◆ Work order ◆
Please restate every entry exactly. Leave out the pictures.

Stored data
Start of Block

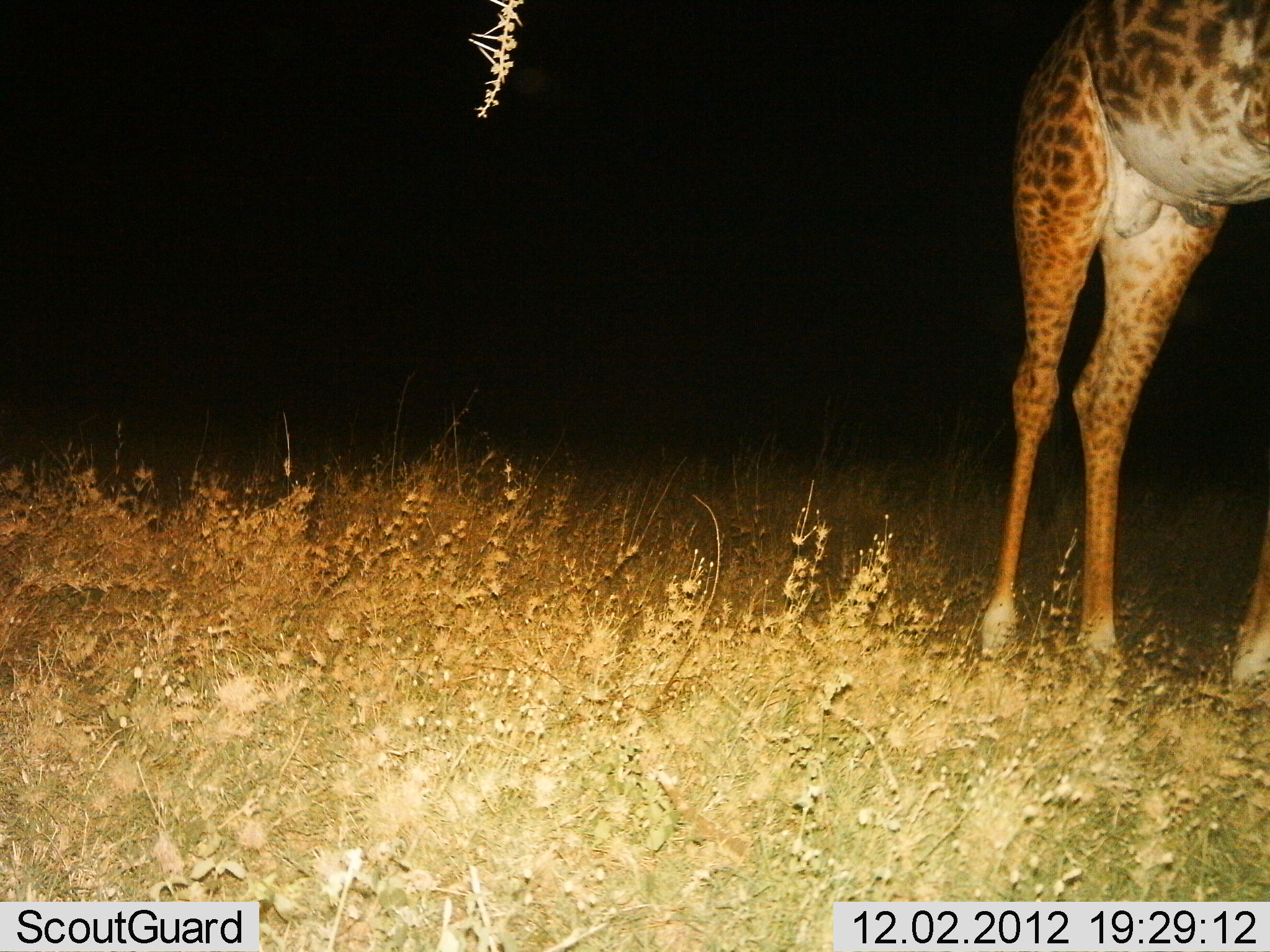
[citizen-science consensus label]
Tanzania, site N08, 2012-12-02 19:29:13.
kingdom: Animalia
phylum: Chordata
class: Mammalia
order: Artiodactyla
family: Giraffidae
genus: Giraffa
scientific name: Giraffa camelopardalis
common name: giraffe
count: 1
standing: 90%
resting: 0%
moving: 0%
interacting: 0%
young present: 0%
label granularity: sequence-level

End of Block

◆ Response ◆
[citizen-science consensus label]
Tanzania, site N08, 2012-12-02 19:29:13.
kingdom: Animalia
phylum: Chordata
class: Mammalia
order: Artiodactyla
family: Giraffidae
genus: Giraffa
scientific name: Giraffa camelopardalis
common name: giraffe
count: 1
standing: 90%
resting: 0%
moving: 0%
interacting: 0%
young present: 0%
label granularity: sequence-level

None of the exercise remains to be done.